I've been arguing with a DBA and a couple hardware guys about performance issues on our SQL server. Normally everything is fine, however over the past few weeks we have been having huge lag spikes in sql server. Its clear that SQL Server is waiting on disk I/O. But I keep getting told that it is beacuse SQL Server is asking for abnormally high I/O. Which isn't the case. I can see from what is running that there is nothing out of the normal, and all the DBA cares to look at is what is causing the blocking and so on, which is useless. For instance the major thing we see backing up is operation on the ASPState database, which we are using to manage the ASP Session State on the web servers. These operations are normally never seen on Sp_who2 active results because they occur so quickly. The database is in simple recovery mode and logging is miminal. However during these lag spikes we can see alot select and update operations on the database being blocked or waiting. I'm sure what is going on is that someone or some job is running something that is causing heavey disk usage on the raid arrays used for that databases log and data files. The problem is proving it, since no one wants to admit they are doing something that is killing our website.

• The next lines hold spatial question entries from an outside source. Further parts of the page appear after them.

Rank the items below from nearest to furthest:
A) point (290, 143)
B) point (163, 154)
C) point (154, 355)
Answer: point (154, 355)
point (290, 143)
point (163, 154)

My question is what performance counters or whatever can I log that will help show that SQL server is waiting on I/O, but not because its asking for more than normaly, instead beacuse the disk is to busy to respond to the requests from sql server as quickly as it normally would?
Best Answer
Have a look at the following perfmon counters:
Page lookups/sec
Page reads/sec
Readahead pages/sec
Full Scans/sec
Range Scans/sec
Skipped Ghosted Records/sec
Page IO latch waits
SQL Server driving a high number of IO requests would be corroborated with a high number scans, increase in page lookups and page reads and high page IO latch waits. Is worth trying a look at
sys.dm_exec_query_stats
for entries with high physical reads counts. They could quickly pinpoint the culprit.In general approaching the problem as a performance troubleshooting problem, following a methodlogy like Waits and Queues is the right approach. You DBA seems to be doing the right thing so you should listen to him.